This is long so please bear with me.

My daughter is 11 years old and has many symptoms that seem as if they may be Lupus. Has anyone had experience with childhood Lupus?

My daughter had a positive ANA (1:160) with a homogenous pattern at age 6. She was tested again later that year by another doctor. Again, it tested positive but he did not give me the results (titer and pattern). She was tested again this year at age 11. It was positive. I do not know the titer but this time the pattern was speckled. Is it normal to change patterns? Is this significant in any way?

Since infancy, my daughter has had all types of unexplained rashes (not diaper rashes but rashes on other parts of the body). She was hospitalized at 1 week for an unexplained fever. She had RSV type illnesses several times as an infant and toddler. At about 3 she started getting sores on the side of her mouth all the time. Because of these sores, she now has permanent scarring on the corners of her mouth. At around the same time, she started to complain about tummy aches on almost a daily basis and tingling in her toes. Later she started to complain that her legs, fingers, and even her head had the tingly feeling. She has also always had dry patches of skin on the face, parts of arms, and legs and sometimes little raised bumps with it.

Around 4 she was bit by deer ticks (a nest of them). She broke out in a rash all over the body. The rash was round, red patches all over the body. We were told it was not Lyme Disease. They did blood work to make sure and said it was negative. She was bit again later that same year with the same type of reaction, only not quite as severe.

From about that time on, she also had swollen lymph nodes on a regular basis. It has only been recently that the lymph nodes have started to go down.

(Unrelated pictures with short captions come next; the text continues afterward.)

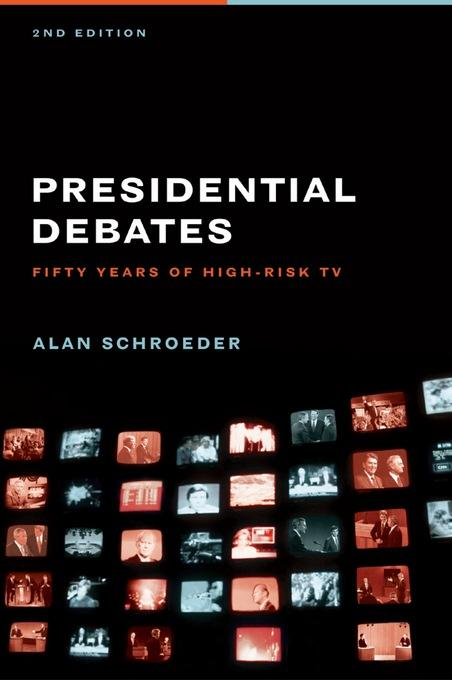 The Presidential Debates: Fifty Years of High Risk TV EB9780231511780
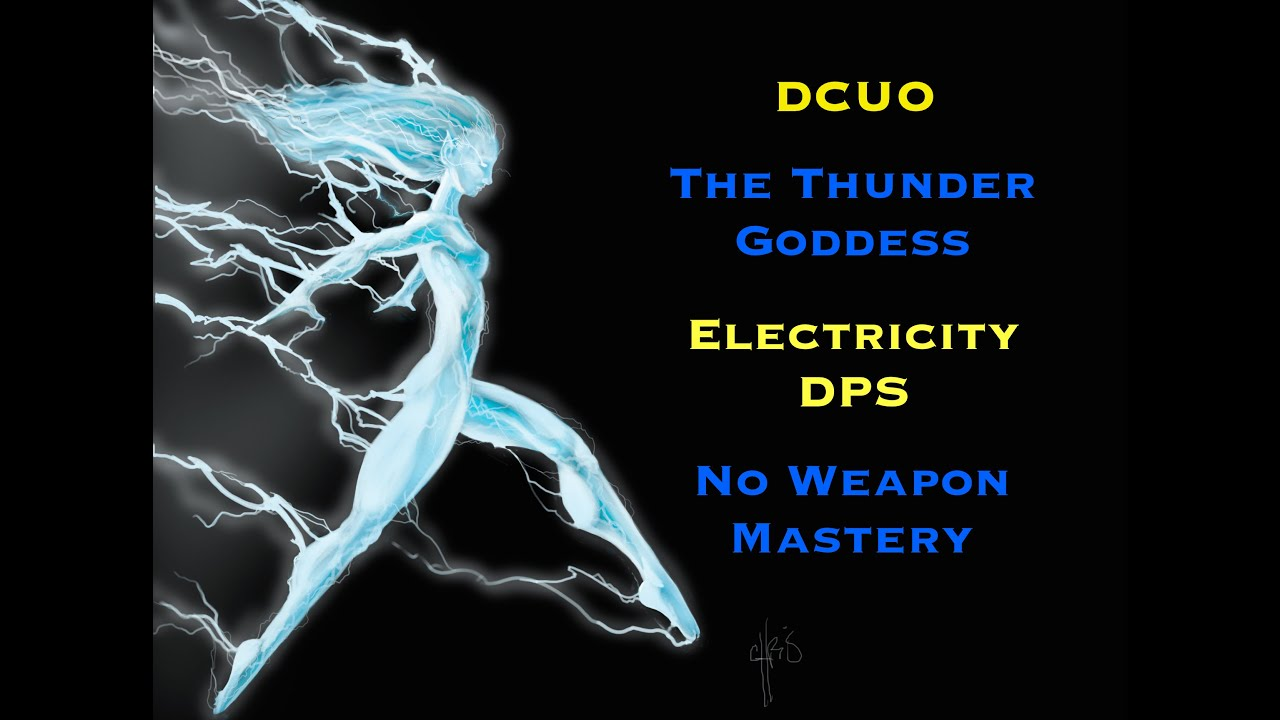 dcuo electricity dps loadout thunderstruck no weapon mastery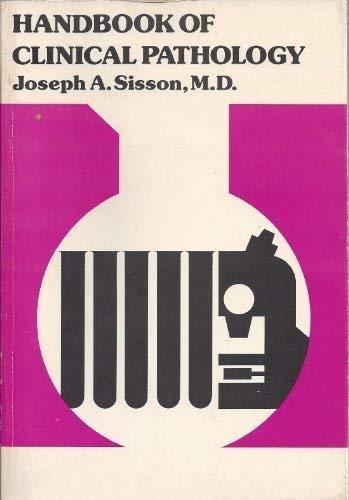 Handbook of Clinical Pathology: Sisson, Joseph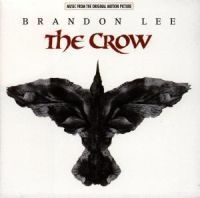 The Crow - The Crow Original Motion Pictu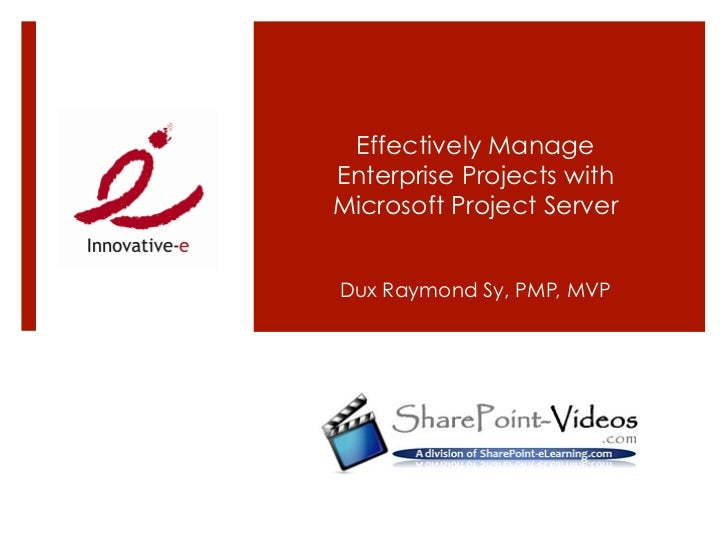 Effectively ManageEnterprise Projects withMicrosoft Project ServerDux Raymond Sy, PMP, MVP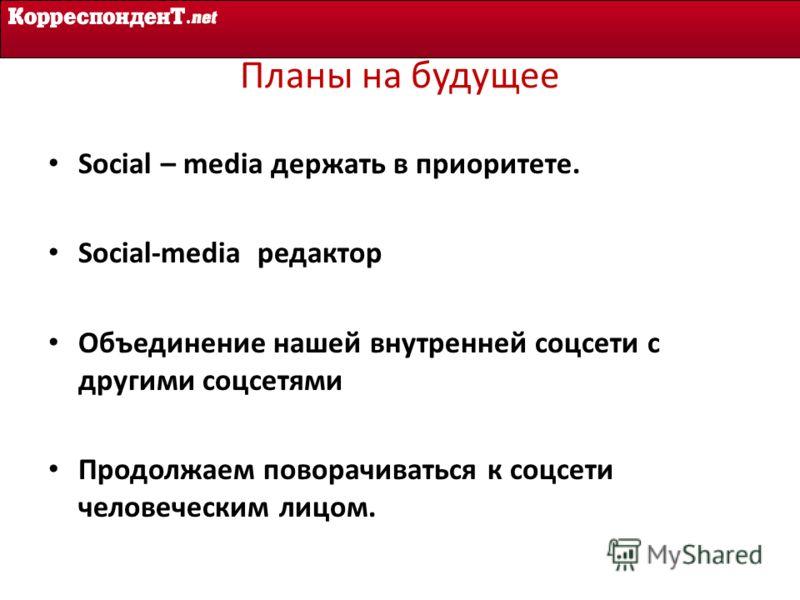 Планы на будущее Social – media держать в приоритете. Social-media редактор Объединение нашей внутренней соцсети с другими соцсетями Продолжаем поворачиваться к соцсети человеческим лицом.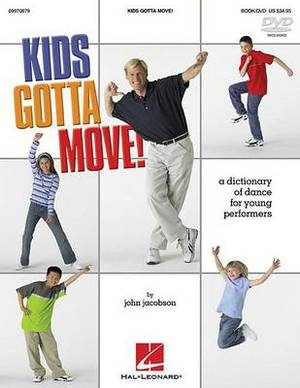 Kids Gotta Move! (Resource): Dictionary of Dance for Young Performers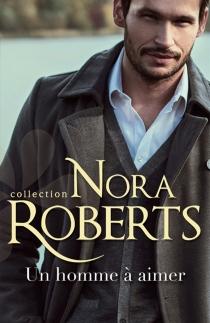 Un homme à aimer - NoraRoberts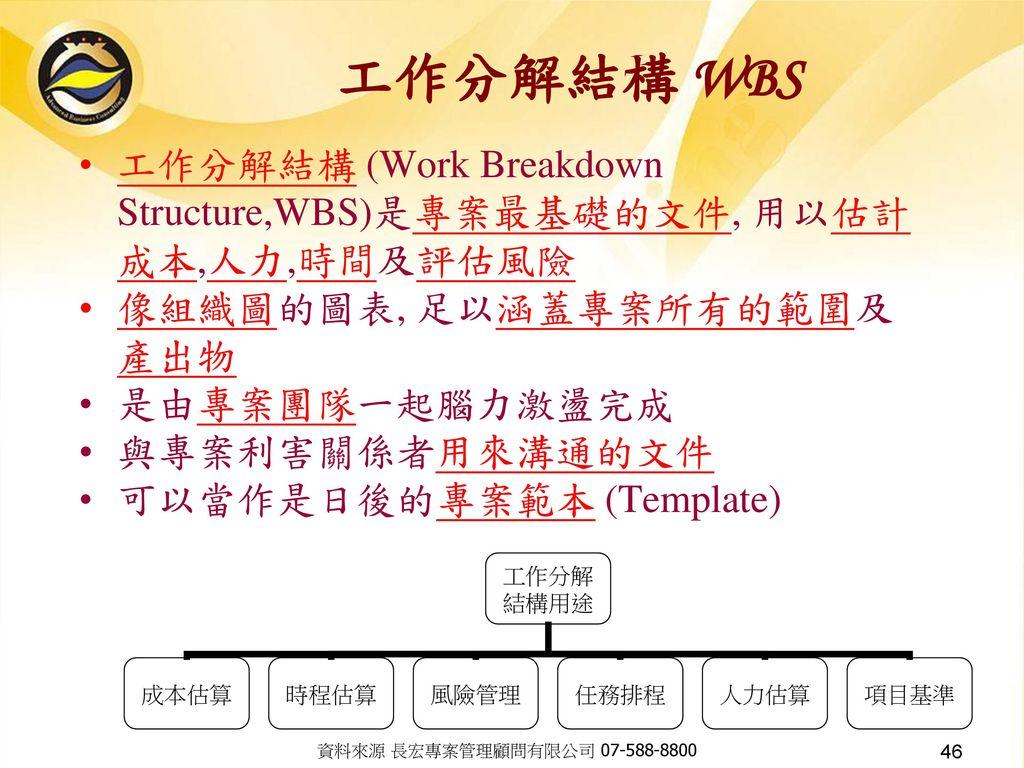 工作分解結構 WBS 工作分解結構 (Work Breakdown Structure,WBS)是專案最基礎的文件, 用以估計成本,人力,時間及評估風險. 像組織圖的圖表, 足以涵蓋專案所有的範圍及產出物.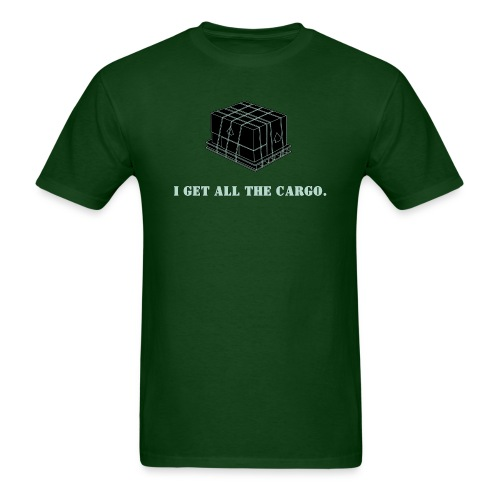 Gets all the Cargo - Men's T-Shirt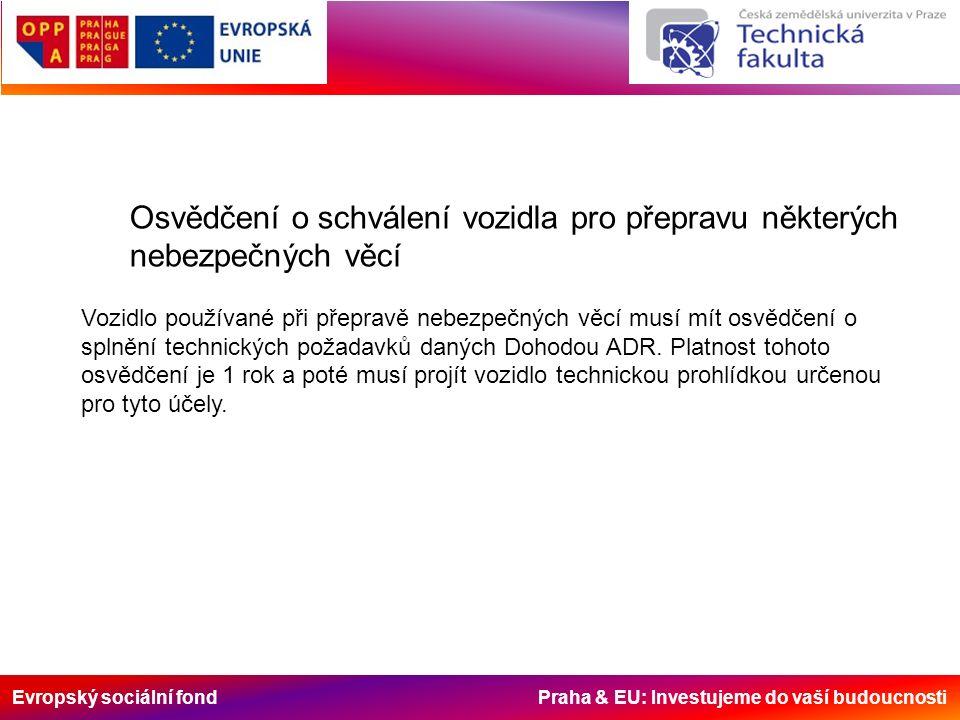 Evropský sociální fond Praha & EU: Investujeme do vaší budoucnosti Osvědčení o schválení vozidla pro přepravu některých nebezpečných věcí Vozidlo použ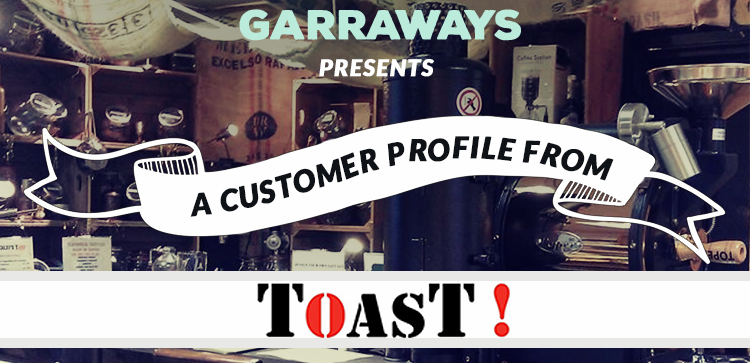 Garraways Presents: A customer profile from...Toast!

She gets mouth sores, sluggish for no reason, runs unexplained low grade fevers, suffers pains in arms legs and shoulders. The pains come and go without rhyme or reason. When she has them, she may be unable to walk or use her arms. Most recently she has had pain in her right foot and ankle. The pain has been present for lmost 4 weeks now. She is unable step down with her right foot at all. The doctor thought she had a stress fracture but the XRay did not show one. He ordered an MRI, it also did not show one but it showed some thing that is consistent with a connective tissue disorder.

She has also experienced bouts where her entire body is tender and she is in excruciating pain and will not let us touch her. She says even her skin hurts.

She gets headaches a lot, dizzy spells, and sometimes complains that her chest hurts when she breathes. Her fingers and toes get so cold they turn blue and hurt. We carry hand warmers, gloves and socks in the car for her. She gets red patches on her cheeks that alomost look a little raised and they some times have white marks going throhg them like scratch marks or something. She sometimes has a rapid heartbeat and/or protruding pulse. She has suffered with urinary incontenenace for about 3 years.

She had allergy testing and tested highly allergic to everything they tested her for (including foods - fish, shell fish, soy, dairy, treenuts, and peanuts, etc.) She under went allergy shots but her symptoms seemed to get worse with the shots. The pains in her arms and legs started coming more often and lasting longer while receiving the shots. The allergist was insistent that they were not related but she actually improved when I decided to discontinue the shots. Her allergy symptoms even improved when I stopped the shots.

Sometimes these symptoms subside, but return later. Sometimes new symptoms arise.

Her pediatrician just refers us to a specialist for every thing. We've seen just about every specialist in town. The neurologist suggested Lupus and was the first to run the ANA. He really thinks it is Lupus but said it takes time to get a diagnosis. The pediatric rheumatologist said he had never treated anyone for Lupus and treated us as if we were making this stuff up. He said the pains are probably just growing pains and will go away when she gets older. Now we are with an orthopedic doctor (the second one) and he is saying he thinks it is Lupus. As an intern, he did his rounds in Rheumatology and said it looks like Lupus to him. We are waiting to see another rheumatologist.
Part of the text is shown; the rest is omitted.